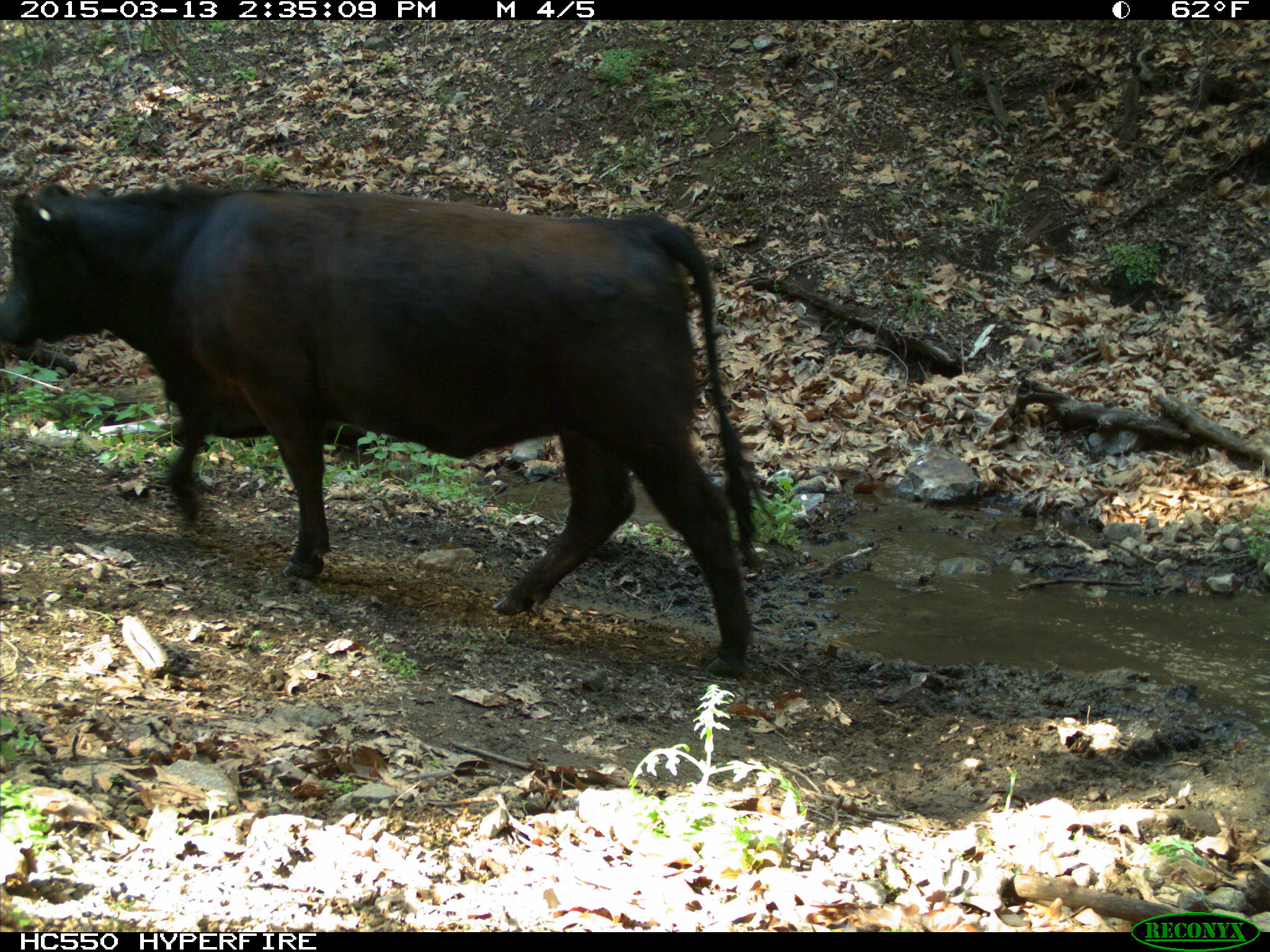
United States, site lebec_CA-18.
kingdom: Animalia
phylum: Chordata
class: Mammalia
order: Artiodactyla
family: Bovidae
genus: Bos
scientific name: Bos taurus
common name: domestic cow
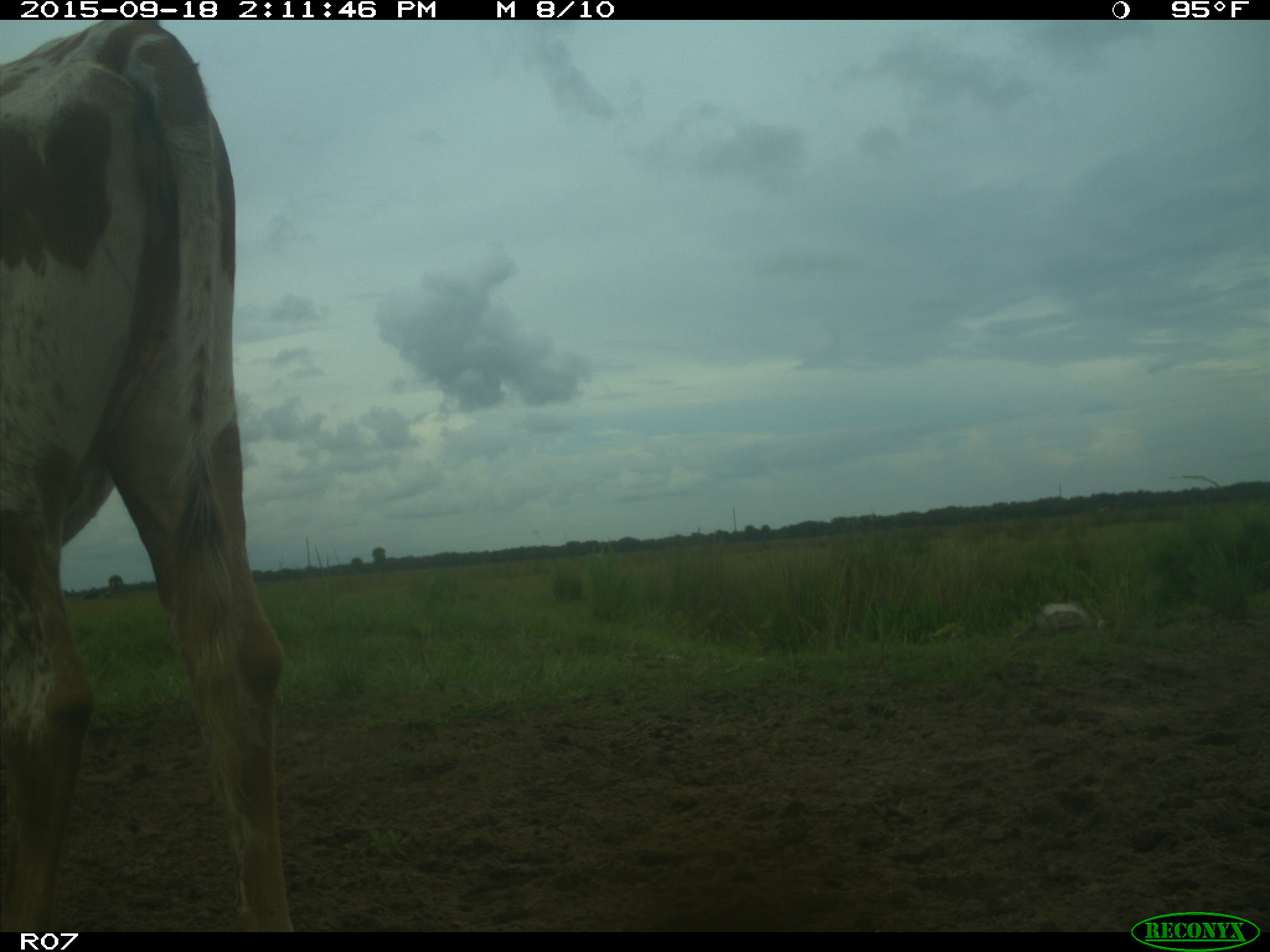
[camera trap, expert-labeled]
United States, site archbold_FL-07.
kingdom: Animalia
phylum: Chordata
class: Mammalia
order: Artiodactyla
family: Bovidae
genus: Bos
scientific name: Bos taurus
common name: domestic cow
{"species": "Bos taurus (domestic cow)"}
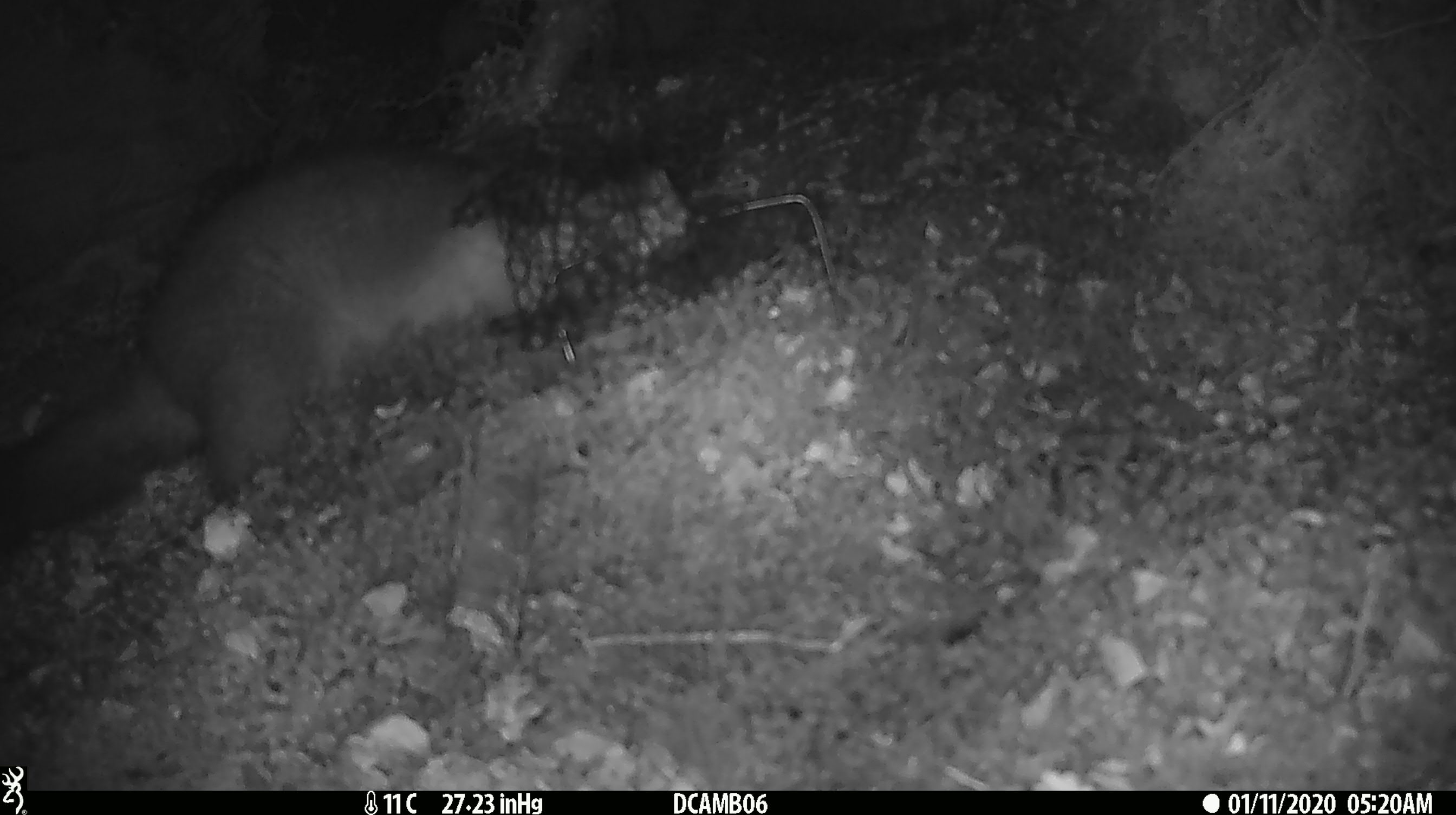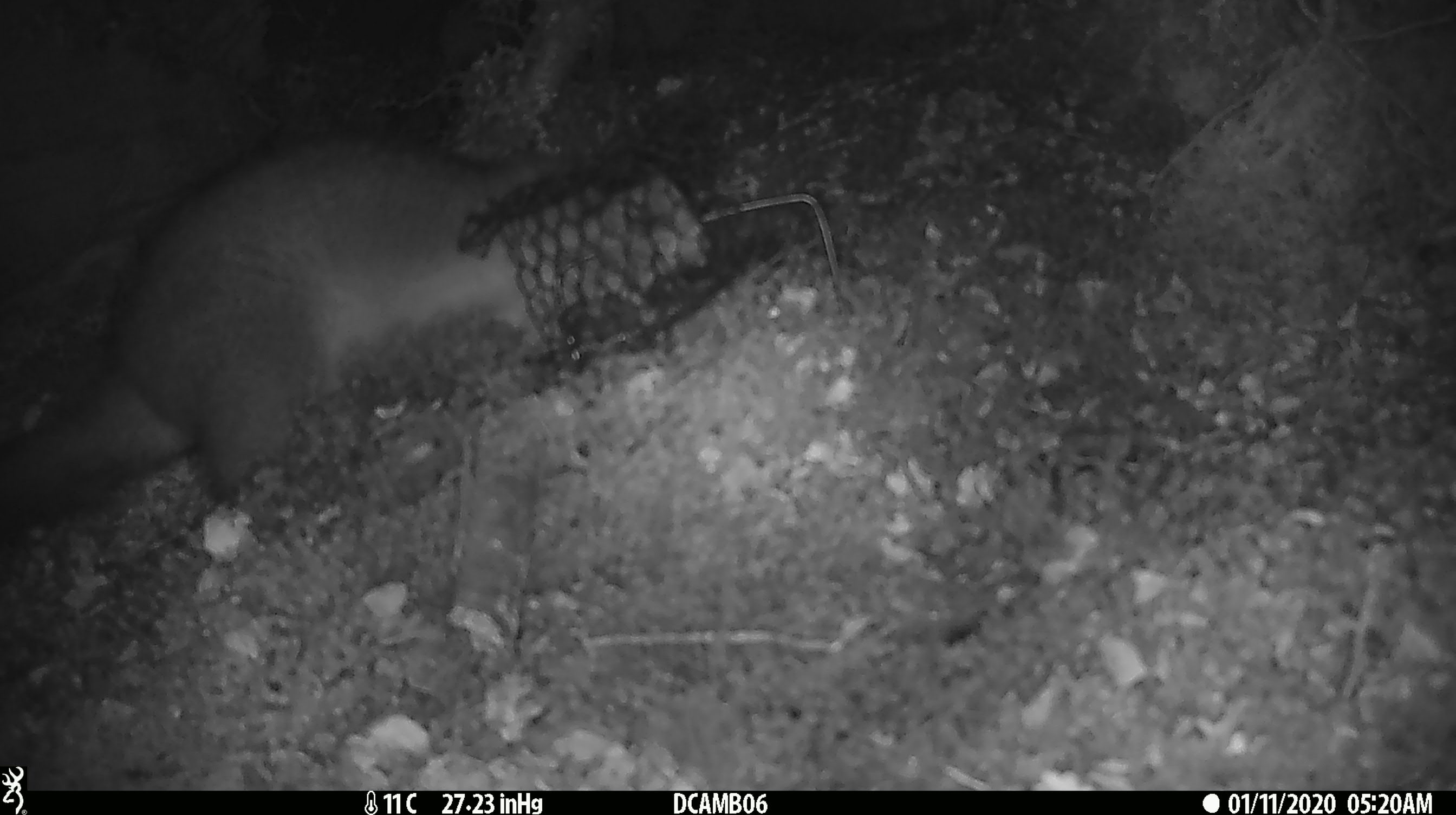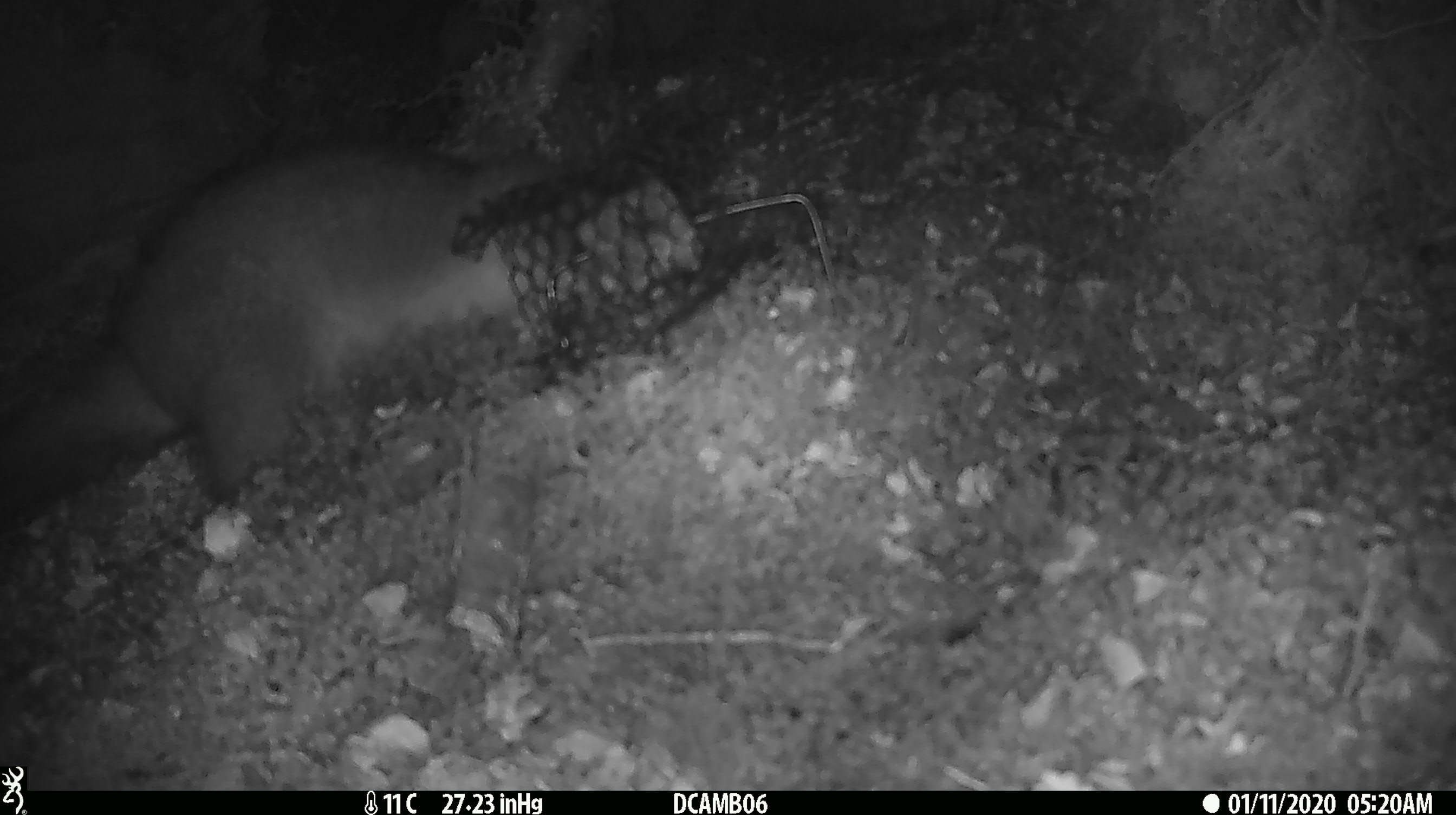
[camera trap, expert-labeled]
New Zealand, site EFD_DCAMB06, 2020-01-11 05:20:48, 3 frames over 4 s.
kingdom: Animalia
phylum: Chordata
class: Mammalia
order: Diprotodontia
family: Phalangeridae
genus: Trichosurus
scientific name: Trichosurus vulpecula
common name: common brushtail possum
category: possum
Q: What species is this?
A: Possum (common brushtail possum) (Trichosurus vulpecula).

== == ==

An exact copy of the entries above is required; pictures are not part of it.

■ **Exercise solution**
United States, site lebec_CA-18.
kingdom: Animalia
phylum: Chordata
class: Mammalia
order: Artiodactyla
family: Bovidae
genus: Bos
scientific name: Bos taurus
common name: domestic cow
[camera trap, expert-labeled]
United States, site archbold_FL-07.
kingdom: Animalia
phylum: Chordata
class: Mammalia
order: Artiodactyla
family: Bovidae
genus: Bos
scientific name: Bos taurus
common name: domestic cow
{"species": "Bos taurus (domestic cow)"}
[camera trap, expert-labeled]
New Zealand, site EFD_DCAMB06, 2020-01-11 05:20:48, 3 frames over 4 s.
kingdom: Animalia
phylum: Chordata
class: Mammalia
order: Diprotodontia
family: Phalangeridae
genus: Trichosurus
scientific name: Trichosurus vulpecula
common name: common brushtail possum
category: possum
Q: What species is this?
A: Possum (common brushtail possum) (Trichosurus vulpecula).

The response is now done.